The Way We Wish It Was
Seasons without winter’s torment,
Children who stay forever young
Their skin supple and their hands small,
Grasping at the longings we share.
We wish to dim fluorescent light,
A wink to shush its cruel scold
That bullies our weary aged flesh,
Its wrinkles and drooping creases
Teased by gravity’s constant tug.
We wish that when we stop to pray
That the ground at our feet were soft,
But often the earth is hard, cold,
Strewn with stones beneath the needles
Where we kneel under rustling pines.
We wish that we could float with clouds
And see the winding path below
Where we wander along alone
The well worn trail of our dreams,
In search of the rest of our life.
We wish our longings would dissolve,
And we could accept the regrets
And allow forgiveness, mercy
From this, the way we wish it was,
Which is just the way that it is.
Why Things Happen
For J. D. Riso
And read a mystery next to my cat,
Both of us dismayed by the dark, wet sky.
I listened and read and accrued the clues
Of how and who as to why things happen.
I heard rainwater scampering across
The roof shingles and into the gutter,
Tap tapping out alerts when it dropped with
Certainty, down the spout, draining the sky.

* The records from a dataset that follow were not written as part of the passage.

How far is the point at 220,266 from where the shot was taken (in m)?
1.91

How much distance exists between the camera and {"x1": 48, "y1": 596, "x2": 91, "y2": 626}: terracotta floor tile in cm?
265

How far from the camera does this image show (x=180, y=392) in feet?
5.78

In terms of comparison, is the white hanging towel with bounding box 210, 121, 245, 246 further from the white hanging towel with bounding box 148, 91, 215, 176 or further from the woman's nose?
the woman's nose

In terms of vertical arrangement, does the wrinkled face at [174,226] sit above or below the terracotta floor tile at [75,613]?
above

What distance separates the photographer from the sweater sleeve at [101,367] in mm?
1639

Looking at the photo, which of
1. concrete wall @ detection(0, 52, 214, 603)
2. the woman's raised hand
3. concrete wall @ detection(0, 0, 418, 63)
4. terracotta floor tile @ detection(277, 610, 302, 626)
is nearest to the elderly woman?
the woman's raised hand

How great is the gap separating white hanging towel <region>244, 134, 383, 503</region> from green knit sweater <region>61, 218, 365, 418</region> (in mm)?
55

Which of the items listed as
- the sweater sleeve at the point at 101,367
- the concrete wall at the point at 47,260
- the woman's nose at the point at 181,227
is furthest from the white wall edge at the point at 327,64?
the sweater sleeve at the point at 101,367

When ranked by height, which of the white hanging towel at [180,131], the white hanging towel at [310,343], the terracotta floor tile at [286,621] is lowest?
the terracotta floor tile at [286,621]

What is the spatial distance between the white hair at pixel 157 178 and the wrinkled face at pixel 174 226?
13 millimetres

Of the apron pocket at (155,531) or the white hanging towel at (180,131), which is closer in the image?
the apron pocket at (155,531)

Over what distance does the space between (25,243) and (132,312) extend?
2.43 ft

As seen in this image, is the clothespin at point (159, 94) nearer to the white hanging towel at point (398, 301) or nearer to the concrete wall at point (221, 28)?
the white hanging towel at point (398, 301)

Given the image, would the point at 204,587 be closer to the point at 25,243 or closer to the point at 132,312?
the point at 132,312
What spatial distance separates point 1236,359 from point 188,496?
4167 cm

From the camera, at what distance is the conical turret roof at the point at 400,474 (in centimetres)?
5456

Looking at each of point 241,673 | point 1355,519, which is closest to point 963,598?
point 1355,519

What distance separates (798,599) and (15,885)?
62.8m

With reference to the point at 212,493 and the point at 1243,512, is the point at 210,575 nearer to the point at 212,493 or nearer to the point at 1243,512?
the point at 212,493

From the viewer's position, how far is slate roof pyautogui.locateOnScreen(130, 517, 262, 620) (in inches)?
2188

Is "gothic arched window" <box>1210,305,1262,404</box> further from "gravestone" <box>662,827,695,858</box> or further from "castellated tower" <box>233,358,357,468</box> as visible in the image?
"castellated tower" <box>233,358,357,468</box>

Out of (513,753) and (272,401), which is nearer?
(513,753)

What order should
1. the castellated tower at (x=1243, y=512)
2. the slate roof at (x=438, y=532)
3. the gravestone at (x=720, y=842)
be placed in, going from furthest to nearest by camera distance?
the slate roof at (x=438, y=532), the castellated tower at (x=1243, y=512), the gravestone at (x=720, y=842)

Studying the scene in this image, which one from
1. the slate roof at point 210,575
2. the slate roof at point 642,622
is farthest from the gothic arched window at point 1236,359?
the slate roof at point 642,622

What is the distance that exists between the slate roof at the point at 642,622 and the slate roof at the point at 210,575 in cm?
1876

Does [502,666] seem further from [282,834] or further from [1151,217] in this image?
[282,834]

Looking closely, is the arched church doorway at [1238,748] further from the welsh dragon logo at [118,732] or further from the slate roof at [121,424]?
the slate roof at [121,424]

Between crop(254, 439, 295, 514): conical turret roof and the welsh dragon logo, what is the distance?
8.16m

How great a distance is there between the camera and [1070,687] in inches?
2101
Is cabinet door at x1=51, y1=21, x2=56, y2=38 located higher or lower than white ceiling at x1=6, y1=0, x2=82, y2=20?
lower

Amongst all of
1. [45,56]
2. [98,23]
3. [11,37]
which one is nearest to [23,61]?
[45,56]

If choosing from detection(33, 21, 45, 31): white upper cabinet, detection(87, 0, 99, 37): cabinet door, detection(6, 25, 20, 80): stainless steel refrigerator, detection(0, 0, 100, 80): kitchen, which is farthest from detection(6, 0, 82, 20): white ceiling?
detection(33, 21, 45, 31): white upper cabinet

I turned a page, the cat stretched, and elsewhere,
Far away, sirens curdled the night air
And soured someone’s life, now, gone awry.
My Beautiful Life
I walked alone this afternoon.
October’s velvet light slipped through
The shade of a big leaf maple
And tattooed my arms with shadow.
Erratic winds stirred the branches
And a scattering of leaves fell
Like confetti before my eyes.
They danced minuets in rhythm
To the crosscurrent of the breeze
In their tan and crimson dresses.
They twirled in celebration
Of my life, my beautiful life.
And when the wind died, they stopped, as
I walked alone this afternoon.
“Just remain in the center; watching. And then forget that you are there.” Lao Tzu
Chores come due, and the pine and fir are split
And the soot filled flue is cleaned
And the wood stacked high
To the barren rafters of the shed,
Where spiders fed on October’s insects.
A dense cloud of leaves float over the fence
From the boughs of a neighbor’s black oak.
They twirl and plummet to the ground
In the shaggy frost of early morning
And nest on stones that surround the laurel
And the trunk of the white bark cherry.
I gather up the fallen debris and
Arrest the disorder with symmetry.
I quarrel against the icy chill,
And the bedded stems that resist the rake,
And the whorl of leaves that escape its scratch
To scatter outside my custody.
Some hide in the skirt of the burning bush:
The clutter of perpetual autumn.
Others flutter away, dried and brittle,
Propelled by the wealth of winds that hone
And shape the land to the silent river
Where the blue heron glide and fish alone.
And the towhee pecks at the hardened crust,
Seeking the moist carpet of leaves below.
But it is too deep. Only the memory
Of his stutter step foraging remains:
Of hopping ahead and jumping backwards,
Of when he tossed aloft the ground cover,
The turning of each leaf, shoving, pulling,
And searching for the mysteries beneath.
He’d been so happy to be that busy
With the bounty of everlasting work,
Patient in the quest for a tiny seed,
The egg of an insect, a spent morsel.
He flies to the white paper birch and joins
With the juncos and the chipping sparrow
Perched in the ribs of the tree’s skeleton
Under the grey breast of the winter sky.
He waits for the promise of tomorrow,
In the biting wind and the falling snow,
Warmed by the forge in his colossal heart.